Instructions for the task
Every record that follows should be written out word for word; the pictures stay out.

^^^^^^^^

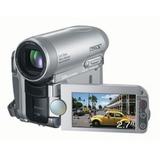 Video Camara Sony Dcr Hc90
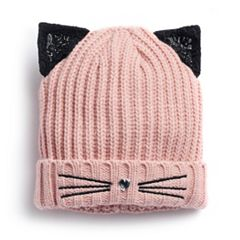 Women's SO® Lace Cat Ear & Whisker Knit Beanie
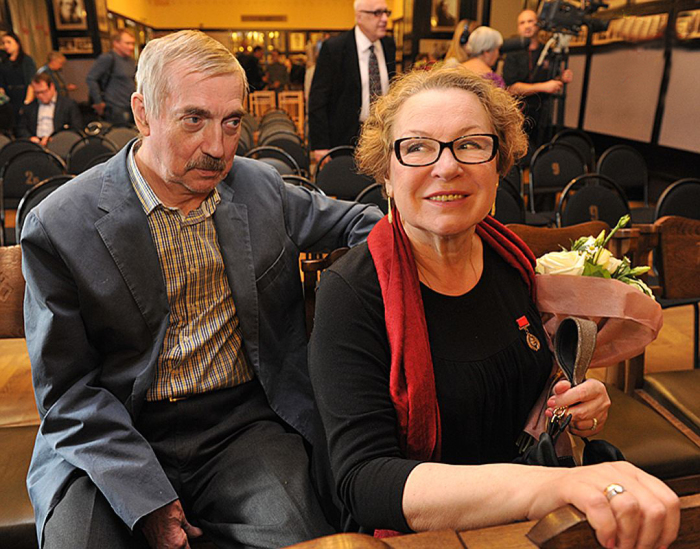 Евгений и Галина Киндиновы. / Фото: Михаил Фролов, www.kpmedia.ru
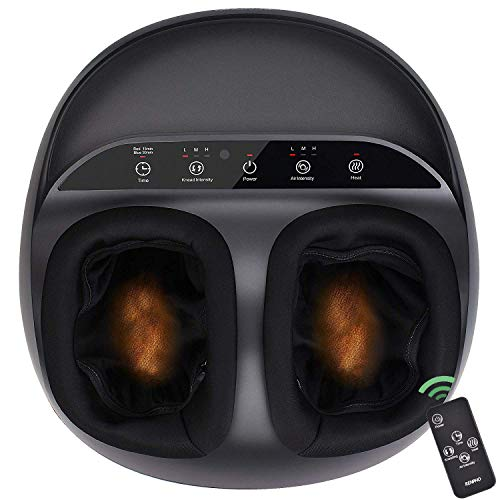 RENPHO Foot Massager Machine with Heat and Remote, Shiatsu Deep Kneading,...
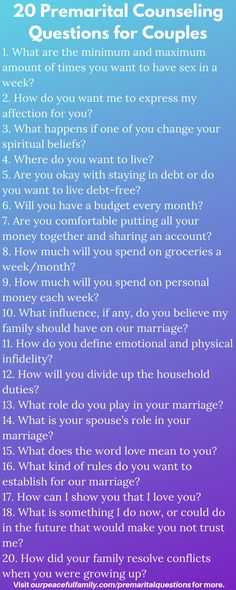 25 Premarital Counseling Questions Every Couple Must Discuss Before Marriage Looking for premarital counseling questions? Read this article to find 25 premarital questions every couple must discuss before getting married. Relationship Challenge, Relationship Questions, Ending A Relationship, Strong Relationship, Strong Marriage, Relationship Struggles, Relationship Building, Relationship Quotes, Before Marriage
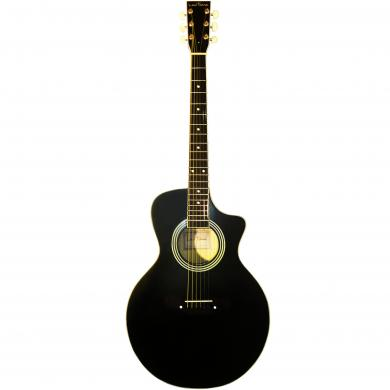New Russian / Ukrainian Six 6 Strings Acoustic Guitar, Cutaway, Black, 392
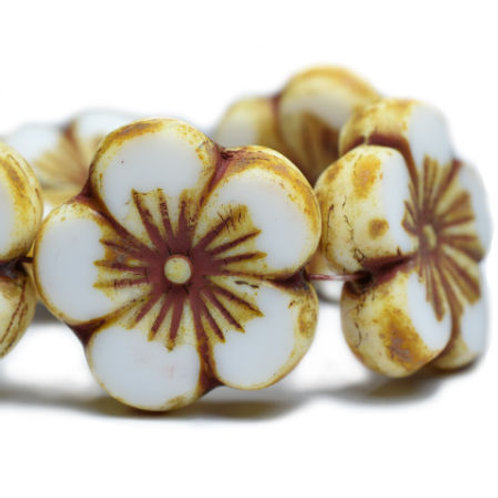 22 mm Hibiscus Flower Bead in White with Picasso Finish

^^^^^^^^

Reply
 Video Camara Sony Dcr Hc90
 Women's SO® Lace Cat Ear & Whisker Knit Beanie
 Евгений и Галина Киндиновы. / Фото: Михаил Фролов, www.kpmedia.ru
 RENPHO Foot Massager Machine with Heat and Remote, Shiatsu Deep Kneading,...
 25 Premarital Counseling Questions Every Couple Must Discuss Before Marriage Looking for premarital counseling questions? Read this article to find 25 premarital questions every couple must discuss before getting married. Relationship Challenge, Relationship Questions, Ending A Relationship, Strong Relationship, Strong Marriage, Relationship Struggles, Relationship Building, Relationship Quotes, Before Marriage
New Russian / Ukrainian Six 6 Strings Acoustic Guitar, Cutaway, Black, 392
 22 mm Hibiscus Flower Bead in White with Picasso Finish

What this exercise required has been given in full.